#### [Brief]
Copy out all of the material below word for word, keeping every line and number unchanged.

#### [Available data]
* begin *

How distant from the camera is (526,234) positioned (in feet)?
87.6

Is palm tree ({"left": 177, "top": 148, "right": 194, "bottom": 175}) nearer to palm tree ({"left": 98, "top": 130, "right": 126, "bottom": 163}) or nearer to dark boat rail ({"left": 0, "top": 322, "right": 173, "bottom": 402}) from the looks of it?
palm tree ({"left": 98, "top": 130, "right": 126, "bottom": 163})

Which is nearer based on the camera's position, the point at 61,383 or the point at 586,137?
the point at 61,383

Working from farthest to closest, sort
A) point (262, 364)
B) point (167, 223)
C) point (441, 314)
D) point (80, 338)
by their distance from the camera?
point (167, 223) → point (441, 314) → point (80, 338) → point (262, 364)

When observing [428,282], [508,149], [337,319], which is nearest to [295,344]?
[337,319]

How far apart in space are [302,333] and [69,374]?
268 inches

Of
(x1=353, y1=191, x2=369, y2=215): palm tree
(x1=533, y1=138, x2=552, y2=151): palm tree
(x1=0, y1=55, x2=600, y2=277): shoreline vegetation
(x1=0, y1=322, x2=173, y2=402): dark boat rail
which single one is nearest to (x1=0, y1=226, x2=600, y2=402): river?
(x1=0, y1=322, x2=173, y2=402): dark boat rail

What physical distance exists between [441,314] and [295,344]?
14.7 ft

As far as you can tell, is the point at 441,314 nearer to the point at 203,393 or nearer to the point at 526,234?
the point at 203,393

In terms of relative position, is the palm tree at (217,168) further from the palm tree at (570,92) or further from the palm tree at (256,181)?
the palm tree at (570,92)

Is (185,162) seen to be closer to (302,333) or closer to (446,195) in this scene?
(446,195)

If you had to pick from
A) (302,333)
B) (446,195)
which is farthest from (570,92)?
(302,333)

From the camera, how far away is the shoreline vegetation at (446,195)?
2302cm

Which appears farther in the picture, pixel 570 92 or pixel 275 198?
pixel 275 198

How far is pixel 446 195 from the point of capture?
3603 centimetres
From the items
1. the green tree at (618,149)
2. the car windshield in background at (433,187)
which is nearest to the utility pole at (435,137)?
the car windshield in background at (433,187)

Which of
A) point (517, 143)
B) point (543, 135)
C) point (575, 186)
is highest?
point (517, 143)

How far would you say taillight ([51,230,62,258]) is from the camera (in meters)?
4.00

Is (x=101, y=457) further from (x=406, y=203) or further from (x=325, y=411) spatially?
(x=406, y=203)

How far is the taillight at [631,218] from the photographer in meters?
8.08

* end *

#### [Final result]
How distant from the camera is (526,234) positioned (in feet)?
87.6

Is palm tree ({"left": 177, "top": 148, "right": 194, "bottom": 175}) nearer to palm tree ({"left": 98, "top": 130, "right": 126, "bottom": 163}) or nearer to dark boat rail ({"left": 0, "top": 322, "right": 173, "bottom": 402}) from the looks of it?
palm tree ({"left": 98, "top": 130, "right": 126, "bottom": 163})

Which is nearer based on the camera's position, the point at 61,383 or the point at 586,137?
the point at 61,383

Working from farthest to closest, sort
A) point (262, 364)
B) point (167, 223)
C) point (441, 314)
D) point (80, 338)
by their distance from the camera?
point (167, 223) → point (441, 314) → point (80, 338) → point (262, 364)

When observing [428,282], [508,149], [337,319], which is nearest to [295,344]?
[337,319]

How far apart in space are [302,333] and [69,374]?
268 inches

Of
(x1=353, y1=191, x2=369, y2=215): palm tree
(x1=533, y1=138, x2=552, y2=151): palm tree
(x1=0, y1=55, x2=600, y2=277): shoreline vegetation
(x1=0, y1=322, x2=173, y2=402): dark boat rail
which single one is nearest to (x1=0, y1=226, x2=600, y2=402): river?
(x1=0, y1=322, x2=173, y2=402): dark boat rail

What physical distance exists between [441,314] and [295,344]?
14.7 ft

As far as you can tell, is the point at 441,314 nearer to the point at 203,393 or nearer to the point at 526,234?
the point at 203,393

In terms of relative position, is the palm tree at (217,168) further from the palm tree at (570,92) or further from the palm tree at (256,181)?
the palm tree at (570,92)

Is (185,162) seen to be closer to (302,333) or closer to (446,195) in this scene?
(446,195)

If you had to pick from
A) (302,333)
B) (446,195)
which is farthest from (570,92)?
(302,333)

From the camera, how far away is the shoreline vegetation at (446,195)?
2302cm

Which appears farther in the picture, pixel 570 92 or pixel 275 198?
pixel 275 198

How far is pixel 446 195 from the point of capture?
3603 centimetres
From the items
1. the green tree at (618,149)
2. the car windshield in background at (433,187)
which is nearest to the utility pole at (435,137)?
the car windshield in background at (433,187)

Which of
A) point (517, 143)
B) point (543, 135)
C) point (575, 186)
is highest?
point (517, 143)

How far would you say taillight ([51,230,62,258]) is from the camera (in meters)?
4.00

Is (x=101, y=457) further from (x=406, y=203) or further from (x=325, y=411) spatially?
(x=406, y=203)

How far is the taillight at [631,218] from the photographer in meters?
8.08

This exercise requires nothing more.